:: EXCERPT PROVIDED ::

# 2011 Grand National Pigeon Show



## george simon (Feb 28, 2006)

*The 2011 Grand National Pigeon Show will be hosted by the SAN DIEGO METRO PIGEON CLUB. If you live in the SAN DIEGO / Southern California, area come and join us and be part of a big national show. Membership is only $10 dollars a year $15 for a family.Take a look at our web site it will give you an idea of what we are like we are a friendly group that is family oriented http://www.pigeonpage.org/ I hope to see you at our next meeting.*GEORGE


----------



## TAWhatley (Mar 6, 2001)

Congratulations on winning the site for this massive show and condolences for all the work it will take! I hope you get lots of new members, George.

Terry


----------



## karijo (Apr 11, 2006)

Wow! I don't have to fly across the country in 2011!!


----------



## TAWhatley (Mar 6, 2001)

karijo said:


> Wow! I don't have to fly across the country in 2011!!


No, now you can drive and bring all those Kings of Elizabeth's and whatever else MickaCoo has up there down to So Cal! 

Terry


----------



## george simon (Feb 28, 2006)

*Hi KARIJO, Well I hope to see you at the 2009 PAGEANT.* GEORGE


----------



## karijo (Apr 11, 2006)

:::
:: DATA SHOWN ::

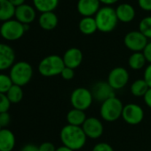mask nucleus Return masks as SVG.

:::

> TO BE DONE:
A) Using the pigeon show thread, decide whether each statement agrees with it: (i) a single membership costs $10 a year; (ii) the 2011 show will be hosted by a club in Northern California; (iii) George hopes to see karijo at the 2009 pageant. Answer yes or no for each, quoting the deciding words.
B) Pick up the pigeon show thread from its last line and write what comes next.
The data comes from another source.

> ANSWERS TO EACH TASK:
A)
(i) Yes: "Membership is only $10 dollars a year"
(ii) No: "The 2011 Grand National Pigeon Show will be hosted by the SAN DIEGO METRO PIGEON CLUB. If you live in the SAN DIEGO / Southern California"
(iii) Yes: "Well I hope to see you at the 2009 PAGEANT."

B)
Of COURSE! And I learned my lesson at the last Pageant - by far the best of the 3 shows I've been to so far. (Even Nationals!!) I will definitely be driving home in a car full of pigeons. hehehe

(Hey that's a good idea, delivering some of Elizabeth's Kings down to SoCal if I drive down!!!)


----------



## george simon (Feb 28, 2006)

*Well we are looking for members so check us out http://www.pigeonpage.org * GEORGE


----------



## george simon (Feb 28, 2006)

*Save Now*

*Well start saving your money now and come out to sunny SAN DIEGO, in January 2011 for the GRAND NATIONAL PIGEON SHOW. We will be celebrating the 100 anniversary of the LOS ANGELS PIGEON CLUB * GEORGE


----------



## george simon (Feb 28, 2006)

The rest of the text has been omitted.